The new President of France, Francois Hollande, has stated that he is against the severe austerity that European governments have been adopted and forced into by the EU, ECB and most notably, by Berlin. He has stated that the solution to France (and Europe’s) economic problems is more government spending. He is calling for the ECB to do more to “stimulate” the economy – which is political speech for printing money and devaluing the Euro – it is the only lever the ECB has available. He also calls for more government spending to spur growth.
This cannot work. Quantitative Easing, which is simply indirect expansion of the money supply, will lead to inflation – in fact that is the whole point. Governments require inflation to make the debt shrink in future currency terms, resulting the bond holders taking losses without an immediate default. The economists of the Austrian school are the only ones who have accurately predicted the outcome of such “money printing” schemes, and this is where we are headed now.
Also, government spending CANNOT grow the economy, especially when such spending is financed by debt. First, the government must raise the money: they can either increase taxes, which withdraws money from the economy and is detrimental to growth; or they can borrow the money from the market – in which case they are taking money from lenders (i.e. bond buyers) who would otherwise need to invest that money in business ventures that actually do produce growth; or finally they can borrow the money from the central banks via Quantitative Easing, which invariably leads to inflation and devaluation which will reduce the incomes and wealth of everyone in the economy, and this is also bad for growth.
Another Frenchman, Frederic Bastiat, wrote in the 1840s:
…public spending is always a substitute for private spending, and that consequently it may support one workers in place of another but adds nothing to the lot of the working class as a whole.
If Hollande and the other leaders in Europe want to stimulate economic growth, they must unshackel free businesses by eliminating regulation, red tape and the complexities of doing business there. And I don’t mean doing a regulation by regulation assessment.
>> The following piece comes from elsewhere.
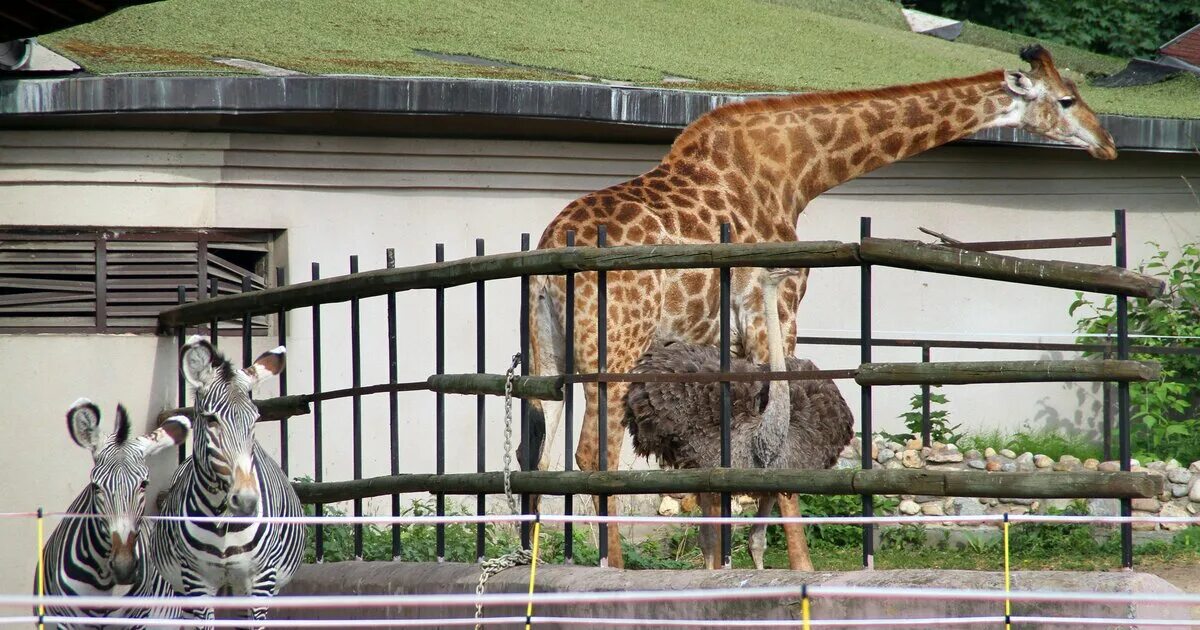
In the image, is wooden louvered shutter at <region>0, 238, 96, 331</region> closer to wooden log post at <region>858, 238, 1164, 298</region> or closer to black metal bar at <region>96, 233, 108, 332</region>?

I mean simply throw out any regulation passed in the last 20 years… They have done nothing to improve the lot of the average European.
Related articles
- Hollande, Merkel seek growth for Europe – Sydney Morning Herald (news.smh.com.au)

2 comments
Frances
16 May 2012 at 0:25 (UTC -6) Link to this comment
I agree: unshackle private business. Though I have some reservations: as one who is an employee and who has worked doing tax returns for many season, I have had occasion to observe the unscrupulous behaviour of too many business owners. That being said, I’ve seen equally unscrupulous behavious of too many employees, particularly pregnant ones who feel their pregnancy grants them some sort of immunity so they don’t have to perform their jobs properly.
I counsel as I can: where employers are wrong, I give clients the best information I have as to how they can redress the situation. The employer/preggie situation is more complex: if the employee chooses to go to HRC or sue, etc., the employer, however much his cause might be the right one, could well find the legal costs prohibitive; cheaper to keep the under-performing preggie on and pray she won’t come back after mat leave. That, however, can prove diffficult if 2/3 of your staff goes on mat leave in one year. DId the promoters of the legislation ever consider the consequences in real life?
old white guy
16 May 2012 at 6:27 (UTC -6) Link to this comment
who i wonder will hollande and the french who elected him steal the money from to cover the debt.